# Exercise prompt
Only the pictures are dropped. Restate each line below word for word.

───── Task input ─────

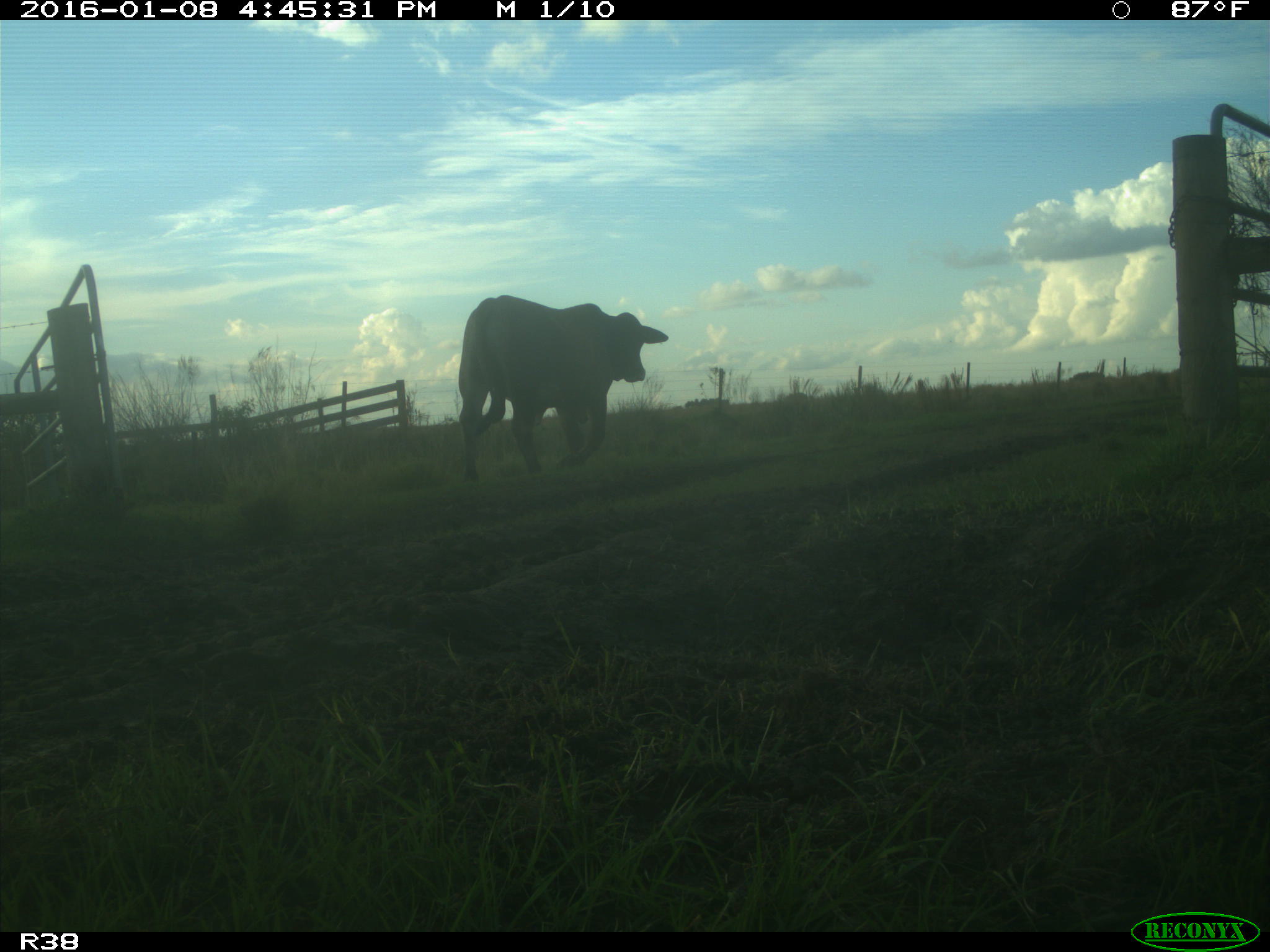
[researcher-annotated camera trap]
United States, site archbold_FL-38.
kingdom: Animalia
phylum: Chordata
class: Mammalia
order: Artiodactyla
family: Bovidae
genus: Bos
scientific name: Bos taurus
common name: domestic cow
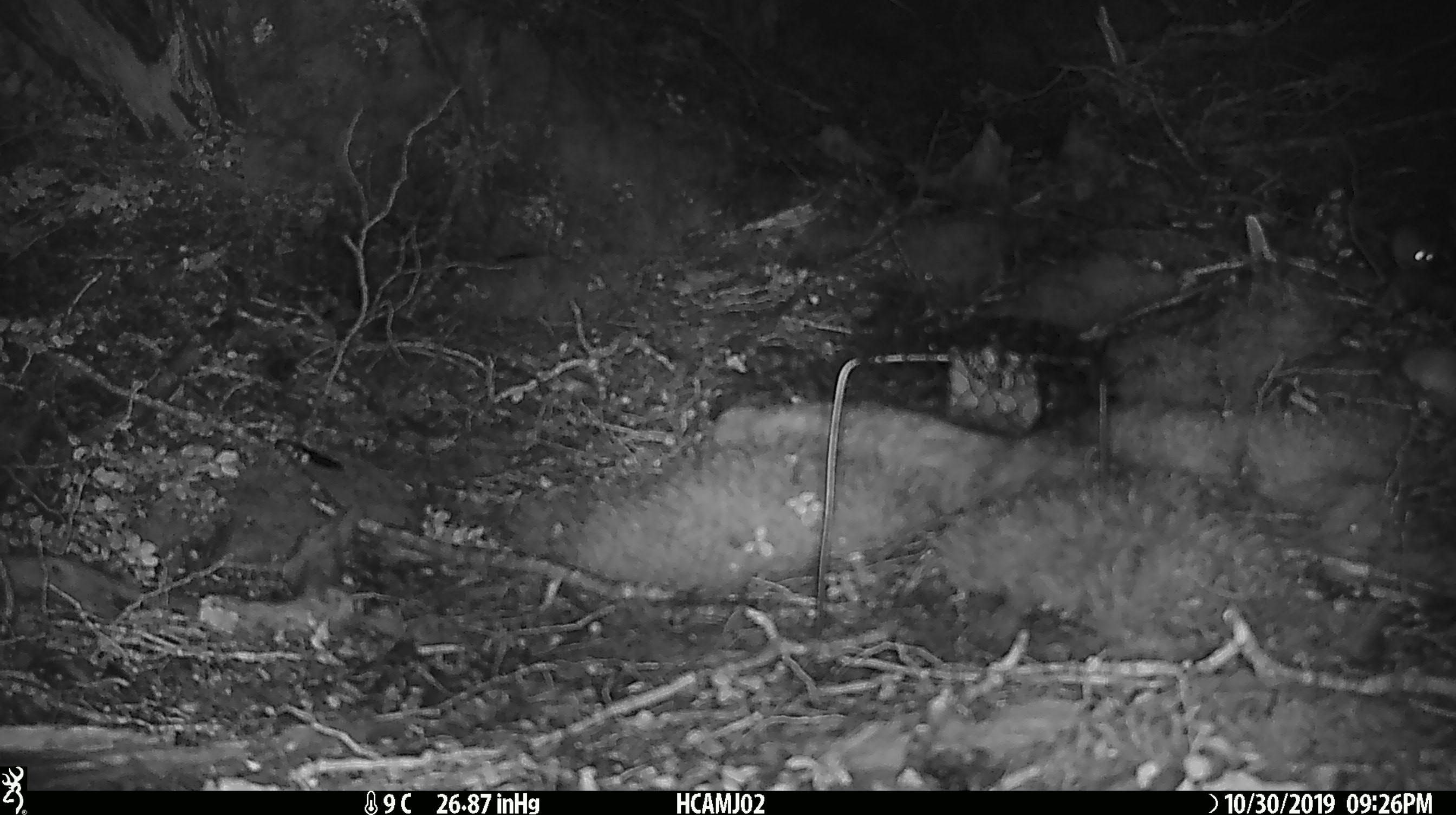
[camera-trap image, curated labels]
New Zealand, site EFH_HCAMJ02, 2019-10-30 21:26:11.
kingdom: Animalia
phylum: Chordata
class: Mammalia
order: Rodentia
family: Muridae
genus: Mus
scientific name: Mus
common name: mouse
Mouse (Mus).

─────

# Reply
[researcher-annotated camera trap]
United States, site archbold_FL-38.
kingdom: Animalia
phylum: Chordata
class: Mammalia
order: Artiodactyla
family: Bovidae
genus: Bos
scientific name: Bos taurus
common name: domestic cow
[camera-trap image, curated labels]
New Zealand, site EFH_HCAMJ02, 2019-10-30 21:26:11.
kingdom: Animalia
phylum: Chordata
class: Mammalia
order: Rodentia
family: Muridae
genus: Mus
scientific name: Mus
common name: mouse
Mouse (Mus).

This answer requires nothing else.